There’s an old saying, In for a penny in for a pound. It means that if you’re going to go for something then go for it all the way.
But without faith it is impossible to please Him, for he who comes to God must believe that He is, and that He is a rewarder of those who diligently seek Him. Hebrews 11:6
The fool shall not discern the value and shall cast aside great treasure. The practiced eye knows the true worth of a gem and shall not let it escape him. Thus shall you be in spiritual matters.
Train your eye to discern that which is of true worth, and let it not escape you. ~Frances J. Roberts
It’s the great Christian cliché to say that we are sold out to Jesus but what does that look like? What’s the worth of service to others? What’s the cost of volunteering in your community? What’s the price of time spent in prayer? What’s the pain of fasting or intercession?
It seems a great sacrifice on the surface of more pressing things in life, but that which is born in spirit and that which is born in flesh is noticeably different. One is sustained while the other burns out.
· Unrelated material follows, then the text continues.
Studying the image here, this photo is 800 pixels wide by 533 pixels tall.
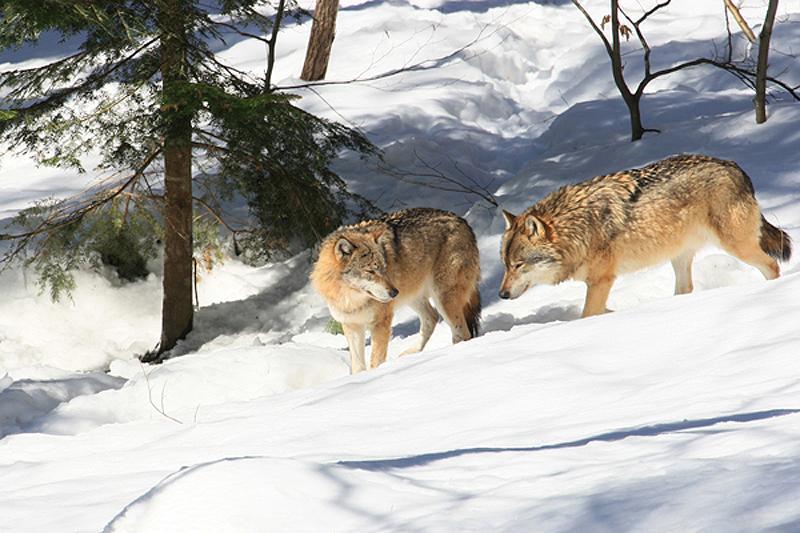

2 thoughts on “In For A Penny”
Yes, that which WE birth…we must sustain…but the future for it is not that promising (“Polvo eyes a polvo volverás” Gen. 3:19)
Yet, those things of the Spirit WILL produce life and be sustain and back up by the author of life 🙂
Sitting here thinking of the concept of “sold out for Christ” I realized my understanding of it has changed. Years ago we had a teaching during our concerts which would bring this up and used the illustration of a theater: “If you put up a sign at a theater saying it’s sold out, but there are two seats or even one left, you’ve lied.”
My grasp of this is different now. I realize we can’t be completely occupied by Jesus through this constant anxiety ridden idealism. The reason is everyone is growing into His image, it doesn’t happen over night. Like Paul stating in Philippians that he hadn’t arrived as yet, even in his old age, we have to realize that some of our chairs are filled with sticky stuff from our past and some are broken.
What we do, I believe, is give everything we have over to Jesus—even the broken stuff. This means that some of the stuff is not submitted since we’re growing into submission. But it also means that we admit this to Him and keep it in view to give our unwillingness to submit to Him as a work in progress. When I was younger, serving the Master looked different than it does today. I now realize that my life on display before God, the universe and the world is the best form of witness I can be. People seeing my weak demonstrates God’s grace, forgiveness and strength—as well as redemption. This weakness could be an outright sin or the result of it through faithless thinking, whatever the case, letting Him show me the way through the influence of other godly people (family) grows me at a rate which allows others to have hope for their own lives.
Yes, being sold out means something different today than it did when I first believed.